How do I remove the memory limit on openmpi processes?

How do I remove the memory limit on openmpi processes? - python

I'm running a process with mpirun and 2 cores and it gets killed at the point when I'm mixing values between the two processes. Both processes use about 15% of the machines memory and even though the memory will increase when mixing, there should still be plenty of memory left. So I'm assuming that there is a limit on the amount of memory used for passing messages in between the processes.

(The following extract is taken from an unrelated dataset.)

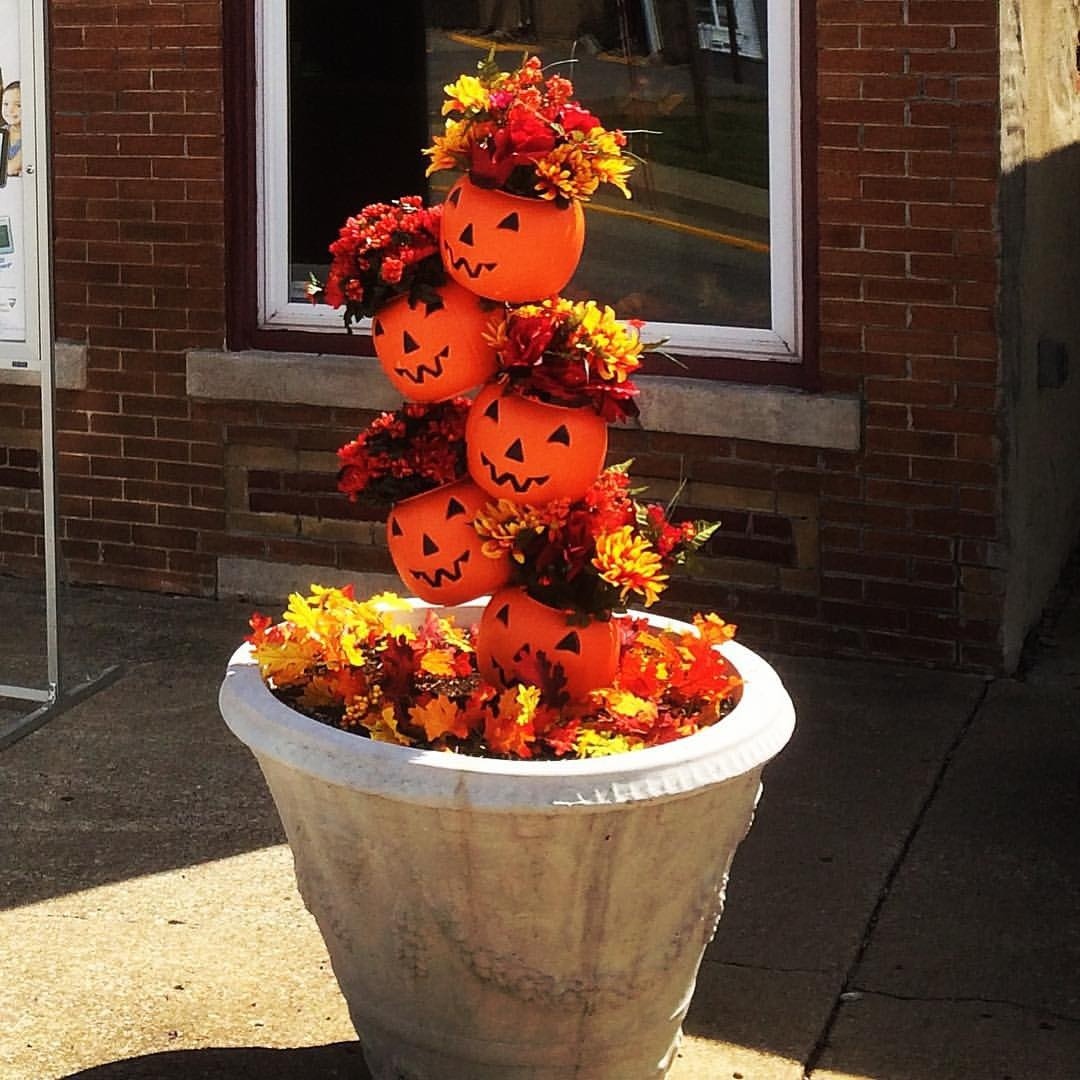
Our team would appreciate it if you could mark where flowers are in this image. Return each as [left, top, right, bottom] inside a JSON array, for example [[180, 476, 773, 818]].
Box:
[[240, 43, 741, 759]]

How do I find out what this limit is and how do I remove it?
The error message that I'm getting when mpirun dies is this:
File "Comm.pyx", line 864, in mpi4py.MPI.Comm.bcast (src/mpi4py.MPI.c:67787)
File "pickled.pxi", line 564, in mpi4py.MPI.PyMPI_bcast (src/mpi4py.MPI.c:31462)
File "pickled.pxi", line 93, in mpi4py.MPI._p_Pickle.alloc (src/mpi4py.MPI.c:26327)
SystemError: Negative size passed to PyBytes_FromStringAndSize
And this is the bit of the code that leads to the error:
sum_updates_j_k = numpy.zeros((self.col.J_total, self.K), dtype=numpy.float64))
comm.Reduce(self.updates_j_k, sum_updates_j_k, op=MPI.SUM)
sum_updates_j_k = comm.bcast(sum_updates_j_k, root=0)
The code usually works, it only runs into problems with larger amounts of data, which makes the size of the matrix that I'm exchanging between processes increase

The culprit is probably the following lines found in the code of PyMPI_bcast():
cdef int count = 0
...
if dosend: smsg = pickle.dump(obj, &buf, &count) # <----- (1)
with nogil: CHKERR( MPI_Bcast(&count, 1, MPI_INT, # <----- (2)
root, comm) )
cdef object rmsg = None
if dorecv and dosend: rmsg = smsg
elif dorecv: rmsg = pickle.alloc(&buf, count)
...
What happens here is that the object is first serialised at (1) using pickle.dump() and then the length of the pickled stream is broadcasted at (2).
There are two problems here and they both have to do with the fact that int is used for the length. The first problem is an integer cast inside pickle.dump and the other problem is that MPI_INT is used to transmit the length of the pickled stream. This limits the amount of data in your matrix to a certain size - namely the size that would result in a pickled object no bigger than 2 GiB (231-1 bytes). Any bigger object would result in an integer overflow and thus negative values in count.
This is clearly not an MPI issue but rather a bug in (or a feature of?) mpi4py.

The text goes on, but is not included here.